The legislation, Water Resources Development Act and Water Resources Reform and Development Act in the Senate and House, respectively, authorizes the Army Corps of Engineers to carry out waterways infrastructure projects, thus improving conditions for commercial shippers and agricultural trade.

The legislation also de-authorizes old construction projects to alleviate the Corps' $60 billion project backlog and allows non-federal funding of waterways projects. Additional provisions revamp the Inland Waterways Trust Fund.

Familiar names appear on roster to reconcile House, Senate water resources legislation

Senators appointed to sit on the committee include Sens. Jim Inhofe, R-Okla., David Vitter, R-La., John Barrasso, R-Wyo., Barbara Boxer, D-Calif., Sheldon Whitehouse, D-R.I., Ben Cardin, D-Md., Tom Carper, D-Del. and Max Baucus, D-Mont.

Inhofe, Vitter, Baucus and Boxer also sat on the conference committee to authorize the most recent Water Resources Act, passed in 2007. Boxer will chair this year's committee.

Sen. Vitter noted that the bill represents "one of the single most significant pieces of infrastructure legislation we've voted on this year."

"I look forward to working to get a final bill that includes our Senate provisions. We have the opportunity to reform the Corps of Engineers, streamline flood protection projects, and improve our waterways and infrastructure all in one bill. This is a huge benefit for our entire country," he said in a press statement.

Though the House passed its bill Oct. 24 with a 417-3 vote, it has yet to appoint conferees. Expected negotiators include House Transportation Committee leader and WRRDA champion Rep. Bill Shuster, R-Penn.
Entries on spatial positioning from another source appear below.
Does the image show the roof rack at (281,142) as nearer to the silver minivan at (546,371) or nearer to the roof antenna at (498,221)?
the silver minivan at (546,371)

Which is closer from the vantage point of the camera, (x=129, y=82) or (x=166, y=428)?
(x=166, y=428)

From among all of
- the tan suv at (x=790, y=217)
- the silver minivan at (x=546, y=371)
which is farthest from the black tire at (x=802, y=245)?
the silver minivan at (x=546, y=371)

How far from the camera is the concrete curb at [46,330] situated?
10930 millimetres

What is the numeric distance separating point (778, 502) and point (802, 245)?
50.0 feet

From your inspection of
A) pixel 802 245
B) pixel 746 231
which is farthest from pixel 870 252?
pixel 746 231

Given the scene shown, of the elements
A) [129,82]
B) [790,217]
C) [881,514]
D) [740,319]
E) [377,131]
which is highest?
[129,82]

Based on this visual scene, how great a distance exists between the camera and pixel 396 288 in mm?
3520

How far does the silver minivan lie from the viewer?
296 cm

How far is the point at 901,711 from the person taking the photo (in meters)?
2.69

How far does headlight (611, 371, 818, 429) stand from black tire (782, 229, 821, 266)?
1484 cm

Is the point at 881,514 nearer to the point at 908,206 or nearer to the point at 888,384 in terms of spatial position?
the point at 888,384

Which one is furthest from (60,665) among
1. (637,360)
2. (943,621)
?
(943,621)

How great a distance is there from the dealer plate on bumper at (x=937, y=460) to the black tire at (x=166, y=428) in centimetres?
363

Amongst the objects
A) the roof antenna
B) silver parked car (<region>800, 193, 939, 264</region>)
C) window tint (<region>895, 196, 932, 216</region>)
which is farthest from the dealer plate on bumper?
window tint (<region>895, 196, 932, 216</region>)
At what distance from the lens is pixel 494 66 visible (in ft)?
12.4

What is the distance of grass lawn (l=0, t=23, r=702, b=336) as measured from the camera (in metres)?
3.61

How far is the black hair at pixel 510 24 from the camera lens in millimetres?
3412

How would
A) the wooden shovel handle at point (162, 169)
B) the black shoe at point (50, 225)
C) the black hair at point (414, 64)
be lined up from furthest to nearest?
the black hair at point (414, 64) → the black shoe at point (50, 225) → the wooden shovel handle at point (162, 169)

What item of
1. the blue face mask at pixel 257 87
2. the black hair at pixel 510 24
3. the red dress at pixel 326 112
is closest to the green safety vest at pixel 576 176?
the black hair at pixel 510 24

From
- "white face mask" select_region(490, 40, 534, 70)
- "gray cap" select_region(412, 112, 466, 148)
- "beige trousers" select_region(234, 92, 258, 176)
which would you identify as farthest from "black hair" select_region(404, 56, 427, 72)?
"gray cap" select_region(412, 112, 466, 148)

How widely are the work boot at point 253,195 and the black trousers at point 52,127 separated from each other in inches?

The two bills present many similarities, though a notable difference includes a provision in the Senate bill that would alter Environmental Protection Agency on-farm fuel storage regulations mandated by the agency's Spill Prevention Control and Countermeasure.

The Senate bill also includes authorization for the Army Corps of Engineers to provide grants to local governments for developing levee safety projects, though the House bill only includes planning assistance, according to Congressional Budget Office estimates.

CBO expects the cost of the WRDA overall to be about $12.5 billion from 2014 to 2023, versus $8.2 billion for the House legislation over the same time period.

Following conference, the bill will go to the President's desk. According to the White House, President Obama would support the House's Republican-crafted version with a few caveats, though the Senate version is preferred.